◆ AUSGANGSTEXT:

Teilprojekt A.1
Who is empowered by Strasbourg? Migrant:innen und Staaten vor dem EGMR
Das Projekt nimmt die ambivalente Rolle des Europäischen Gerichtshofs für Menschenrechte (EGMR) als Akteur und Forum für die Vermenschenrechtlichung der juristischen Diskurse über Migration in den Blick. Es untersucht, wie Staaten als prozessbeteiligte Akteure in migrationsbezogenen Fällen ausgrenzende „Gegennormen“ (die etwa Sicherheits-, Wirtschafts-, kulturelle und außenpolitische Interessen geltend machen) menschenrechtskompatibel vorbringen, und wie der EGMR sie in seiner Spruchpraxis verarbeitet.
Insoweit die völkerrechtlichen Vorgaben Maßstäbe für die migrationsrechtliche Praxis in den Konventionsstaaten bilden, ist die Rechtsprechung des EGMR von zentraler Bedeutung für ein Verständnis der Reichweite, Formen und Folgen des Vordringens von Menschenrechtsdiskursen in europäischen Migrationsgesellschaften. Als Akteur und Forum bildet der EGMR die von MeDiMi untersuchte Vermenschenrechtlichung migrationsgesellschaftlicher Diskurse in Europa einerseits ab, während er sie zugleich seinerseits maßgeblich prägt.

◆ ARBEITSAUFTRAG 1:
Welche Interessen führt der Ausgangstext über das Teilprojekt zum EGMR als Beispiele an, die Staaten mit ausgrenzenden „Gegennormen“ geltend machen?
◆ ARBEITSAUFTRAG 2:
Führen Sie den Ausgangstext über die Rolle des EGMR in Migrationsfragen im Anschluss an seinen letzten Satz weiter.
Die Datensätze sind eigenständiges Material und gehören nicht zum Ausgangstext.

◆ DATENAUSZUG:

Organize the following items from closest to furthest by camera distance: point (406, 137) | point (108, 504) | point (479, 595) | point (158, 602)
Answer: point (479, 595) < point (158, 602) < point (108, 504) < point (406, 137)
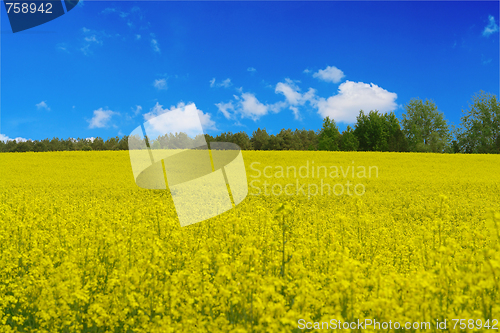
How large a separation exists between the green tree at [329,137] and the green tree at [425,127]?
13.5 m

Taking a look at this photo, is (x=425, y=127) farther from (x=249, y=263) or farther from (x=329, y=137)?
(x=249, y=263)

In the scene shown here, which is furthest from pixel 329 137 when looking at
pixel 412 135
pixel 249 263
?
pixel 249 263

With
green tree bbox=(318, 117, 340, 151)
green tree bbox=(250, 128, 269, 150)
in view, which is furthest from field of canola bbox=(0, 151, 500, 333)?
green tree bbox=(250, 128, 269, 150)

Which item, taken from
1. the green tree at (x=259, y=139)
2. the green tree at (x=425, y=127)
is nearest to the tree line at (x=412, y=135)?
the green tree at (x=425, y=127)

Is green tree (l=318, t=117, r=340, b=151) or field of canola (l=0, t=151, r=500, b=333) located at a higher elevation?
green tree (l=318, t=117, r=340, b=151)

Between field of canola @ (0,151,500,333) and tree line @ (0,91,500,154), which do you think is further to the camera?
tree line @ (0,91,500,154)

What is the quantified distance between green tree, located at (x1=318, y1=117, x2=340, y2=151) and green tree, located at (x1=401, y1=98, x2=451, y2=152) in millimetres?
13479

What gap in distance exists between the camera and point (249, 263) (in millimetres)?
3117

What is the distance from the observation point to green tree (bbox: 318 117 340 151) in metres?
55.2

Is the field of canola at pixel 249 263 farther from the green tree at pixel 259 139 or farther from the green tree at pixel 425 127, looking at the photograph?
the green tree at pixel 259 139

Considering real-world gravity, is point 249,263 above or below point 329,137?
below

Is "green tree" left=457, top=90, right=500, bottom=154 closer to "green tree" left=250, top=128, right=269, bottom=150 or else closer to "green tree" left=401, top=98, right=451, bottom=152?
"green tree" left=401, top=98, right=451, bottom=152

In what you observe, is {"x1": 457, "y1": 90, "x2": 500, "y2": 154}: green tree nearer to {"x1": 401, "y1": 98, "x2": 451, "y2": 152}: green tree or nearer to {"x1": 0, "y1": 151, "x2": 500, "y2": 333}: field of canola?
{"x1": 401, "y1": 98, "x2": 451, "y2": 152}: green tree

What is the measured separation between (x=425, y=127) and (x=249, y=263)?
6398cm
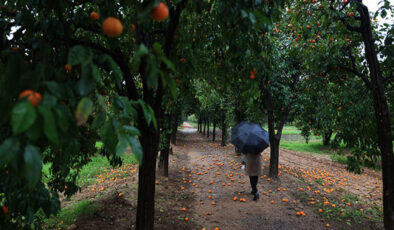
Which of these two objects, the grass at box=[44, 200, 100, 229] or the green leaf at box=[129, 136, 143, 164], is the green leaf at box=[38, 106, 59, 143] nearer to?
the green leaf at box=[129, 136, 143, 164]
...
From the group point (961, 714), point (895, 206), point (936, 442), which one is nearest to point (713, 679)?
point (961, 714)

◆ LÖSUNG 1:
Sicherheits-, Wirtschafts-, kulturelle und außenpolitische Interessen.

◆ LÖSUNG 2:
Die bisherige Forschung hat aufgearbeitet, in welchem Maß der EGMR die Anliegen von Migrant:innen aufgenommen hat, inklusive einer Analyse der strategischen Prozessführung von advokatorischen Gruppen („Norm-Entrepreneuren“). Die (subtilen) Mechanismen, die Staaten einsetzen, um ihrerseits die Entscheidungen des Gerichtshofs zu beeinflussen, sind bisher kaum untersucht. Das Teilprojekt geht der Frage nach, wie Staaten vor dem EGMR ihre Exklusionsinteressen in der Sprache der Menschenrechte vortragen und wie der Gerichtshof diese Interessen verarbeitet, sodass die Menschenrechte von ihnen mitgeformt und von innen heraus transformiert werden. Dabei geht das Projekt von der Annahme aus, dass Staaten als strategische Prozessparteien agieren, die nicht nur die Entscheidung des EGMR im konkreten Fall, sondern auch die ihr zugrunde liegende Rechtsdogmatik gemäß ihren Interessen zu gestalten suchen.
Methodisch verknüpft das Projekt Rechtsdogmatik mit rechtssoziologischen Ansätzen und Diskursanalyse. Dazu werden Urteile des EGMR zum Thema Migration im weit verstandenen Sinne seit 1998 analysiert. Für eine Auswahl von Urteilen werden zusätzlich die Prozessakten in Straßburg konsultiert, um die vollständigen Schriftsätze der jeweiligen prozessbeteiligten Staaten erfassen zu können.